I rotate costumes with static props so the ToTs don't know if which one of the props is me.


----------



## Wyatt Furr (Jun 5, 2006)

I wear my sheriff costume to hand out candy to the TOTers.
Its comfortable and theme appropriate.


----------



## jdubbya (Nov 6, 2005)

I'll normally wear a mask of some type. Last year I actually purchased a long black cape, top hat, medallion and a silver tipped cane for my role as the "gate keeper" for Eerie Manor. It was a lot of fun and I was able to give the back story to people before leading them down the dark path carrying an old lantern. Like a lot of the others, sometimes it's easier just to wear some black jeans, comfortable sneakers and a sweatshirt. I normally spend more time going back and forth to various areas of the haunt, making sure everything is running smooth, so it's not always practical to be costumed and have an actual role.

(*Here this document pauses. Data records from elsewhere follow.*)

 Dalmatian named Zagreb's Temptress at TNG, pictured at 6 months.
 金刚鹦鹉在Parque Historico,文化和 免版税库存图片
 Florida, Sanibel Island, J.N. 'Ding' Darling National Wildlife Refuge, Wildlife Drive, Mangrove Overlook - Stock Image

Last year we had ample help so it worked out well.


----------



## jaege (Aug 23, 2009)

I will have a costume on, if the big night falls on a day that is conducive to my party (assuming I am having one that year). Otherwise, no. As others have said, I prefer to spend the time making and setting up props. Costumes are not part of my display.


----------



## nixie (Sep 17, 2008)

Hubby and I always come up with these grand costume ideas, gather materials, then run out of time and end up putting together some half-way version of what we meant them to be... I always make sure that at least the kids have the costumes they invisioned. I love costumes, I just wish I had more time for them.


----------



## Death's Door (Mar 22, 2006)

I think you have to do what you can. If you need to just focus on your haunt then do it. I don't condone anyone - as long as we all celebrate Halloween the best we can.

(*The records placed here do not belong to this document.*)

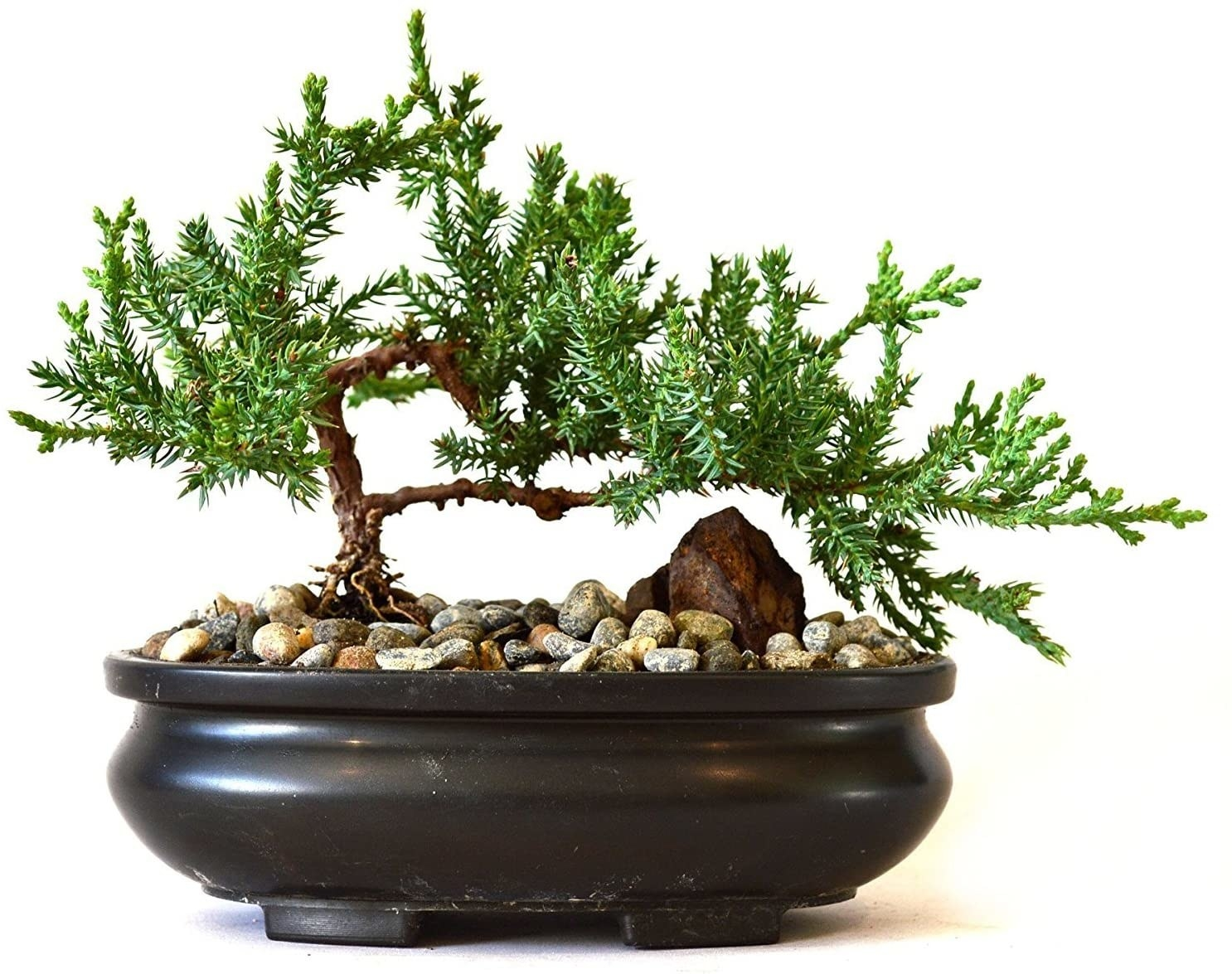 juniper bonsai plant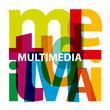 Vector Multimedia. Broken text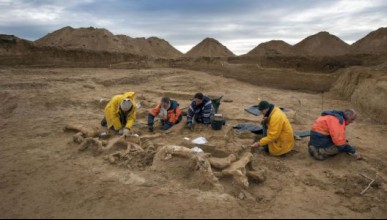 Откриха скелет на мамут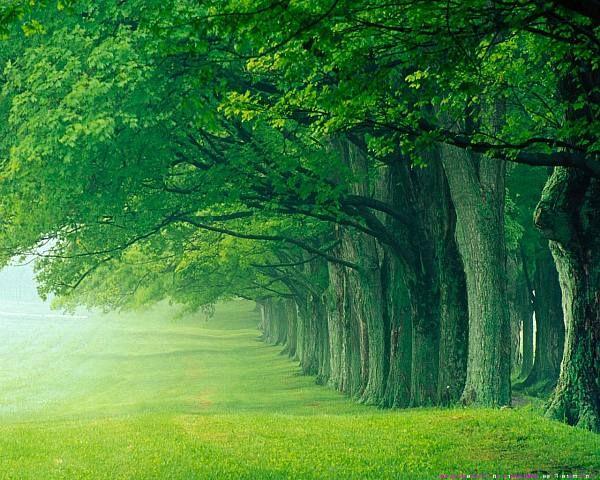 Beautiful Green Forest Background Green Nature Wallpaper Nature Desktop Hd Nature Wallpapers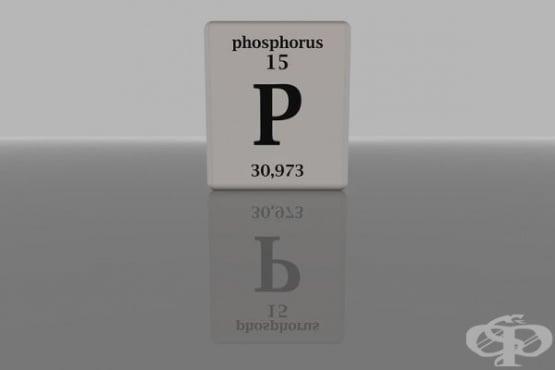 Фосфор - роля в организма и хранителни източници - изображение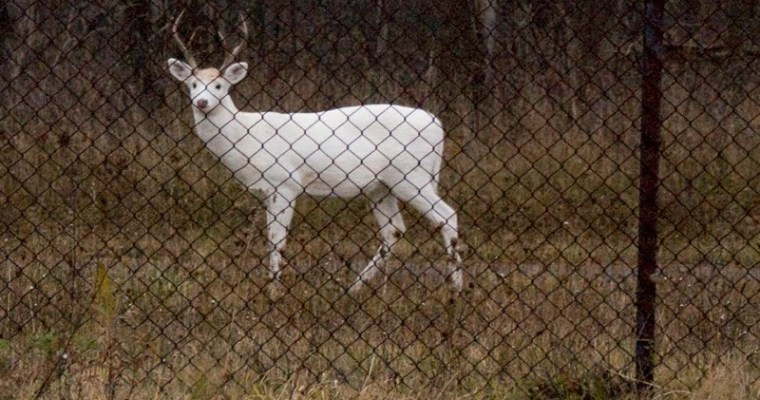 We Spot the Seneca White Deer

I on the other hand do dress up for Halloween. When we moved in our house 13 years ago, I just wore a Hallween shirt and hat. About 7 years ago, I came up with a costume and usually embellish it with something different every year. Spiderella - Queen of the Arachnids - makes her debut on Oct. 31st. It's comfortable enough to give out candy, receive family and guest for my open house, and fix/repair props. By the time I'm putting the finishing touches on my yardhaunt and setting up food/drink in the kitchen, I get dressed before 2 p.m. on Halloween. This gives me time to watch my props because a lot of kids pass my house when going home to get ready for TOTing. Plus the parents and TOTs like it too.

When Halloween is over, I'll bring in what I can that night and then take a tubbie and get into my Halloween pjs and chill out for the evening.


----------



## remylass (Sep 18, 2008)

I love costumes, but I am WAY too busy to come up with one most of the time. Every year, I just throw some torn clothes and zombie make-up on. Boring, I know, but I have other stuff to worry about in my yard.


----------



## Dark Angel 27 (Sep 11, 2008)

its understandable if you really are too busy. i myself wear a costume, though its just a basic blue/torquoise corset, black skirt and maybe a sash for the sake of embellishment. other then some light make up, that's it.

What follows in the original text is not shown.